Penyakit Kritis

Salah satu risiko kehidupan manusia adalah sakit. Risiko sakit ini bisa terjadi kapan saja. Studi dari WHO tahun 2014 menyebutkan bahwa 67% penyebab kematian adalah penyakit kritis seperti stroke, jantung, diabetes dan kanker. Bahkan angka ini diprediksi akan meningkat hingga 75% di tahun 2020.

Penyakit kritis adalah penyakit yang berisiko tinggi terhadap kematian, biasanya membutuhkan waktu pengobatan yang berkelanjutan dengan biaya yang tidak sedikit. Studi dari ASEAN yang diberitakan Kompas di tahun 2011 menyebutkan 85% kemungkinan penderita kanker mengalami kebangkrutan. Sungguh, penyakit kritis itu tak hanya menimbulkan penderitaan secara fisik dan psikologis, tapi juga secara finansial.

Seberapa besar risiko kita terhadap penyakit kritis akan sangat bergantung pada kondisi bawaan dan gaya hidup kita sendiri. Sekedar sharing, 2 dari 5 orang anggota keluarga saya pernah terkena penyakit kritis: almarhum ayah saya meninggal karena kanker dan adik saya adalah survivor brain tumor.

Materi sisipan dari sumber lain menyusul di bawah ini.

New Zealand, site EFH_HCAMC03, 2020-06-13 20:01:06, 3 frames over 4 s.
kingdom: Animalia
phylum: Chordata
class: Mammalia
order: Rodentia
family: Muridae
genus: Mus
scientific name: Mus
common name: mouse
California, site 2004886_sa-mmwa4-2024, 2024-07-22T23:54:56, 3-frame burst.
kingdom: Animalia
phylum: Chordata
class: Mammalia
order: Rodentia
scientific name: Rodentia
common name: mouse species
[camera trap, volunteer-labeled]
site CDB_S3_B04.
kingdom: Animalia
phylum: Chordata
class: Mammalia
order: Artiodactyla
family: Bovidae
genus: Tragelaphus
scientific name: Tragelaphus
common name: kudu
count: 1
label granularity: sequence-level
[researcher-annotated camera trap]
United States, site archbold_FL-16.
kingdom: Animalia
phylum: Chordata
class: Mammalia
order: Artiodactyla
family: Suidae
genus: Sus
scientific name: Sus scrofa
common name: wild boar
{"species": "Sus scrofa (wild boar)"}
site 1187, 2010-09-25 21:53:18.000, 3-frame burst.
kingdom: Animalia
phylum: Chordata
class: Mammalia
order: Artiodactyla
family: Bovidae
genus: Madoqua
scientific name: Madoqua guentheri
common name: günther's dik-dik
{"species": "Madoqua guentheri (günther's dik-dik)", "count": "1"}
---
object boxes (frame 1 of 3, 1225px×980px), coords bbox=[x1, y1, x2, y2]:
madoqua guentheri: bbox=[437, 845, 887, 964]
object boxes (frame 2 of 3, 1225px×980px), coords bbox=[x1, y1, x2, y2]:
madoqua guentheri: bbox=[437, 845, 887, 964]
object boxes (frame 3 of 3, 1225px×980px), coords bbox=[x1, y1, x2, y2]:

Saya sendiri pernah mengalami pengangkatan tumor jinak di kandungan, jadi walaupun tidak terkategori sebagai penyakit kritis, namun risiko saya cukup tinggi. Makanya saya benar-benar harus menjaga kesehatan sebagai tindakan preventif, dan rajin melakukan medical check-up untuk deteksi dini.

Selain tindakan pencegahan tadi, perlu juga kita menyiapkan perlindungan terhadap kemampuan finansial kita. Karena sebenarnya tidak ada orang mau sakit, jadi seringnya dana kesehatan malah terlupakan.

Asuransi kesehatan adalah proteksi yang paling penting untuk dimiliki tiap individu, yaitu penggantian atas biaya pengobatan di kala sakit. Program BPJS Kesehatan dari pemerintah telah banyak membantu masyarakat mendapat perlindungan kesehatan dengan harga dan layanan yang terjangkau.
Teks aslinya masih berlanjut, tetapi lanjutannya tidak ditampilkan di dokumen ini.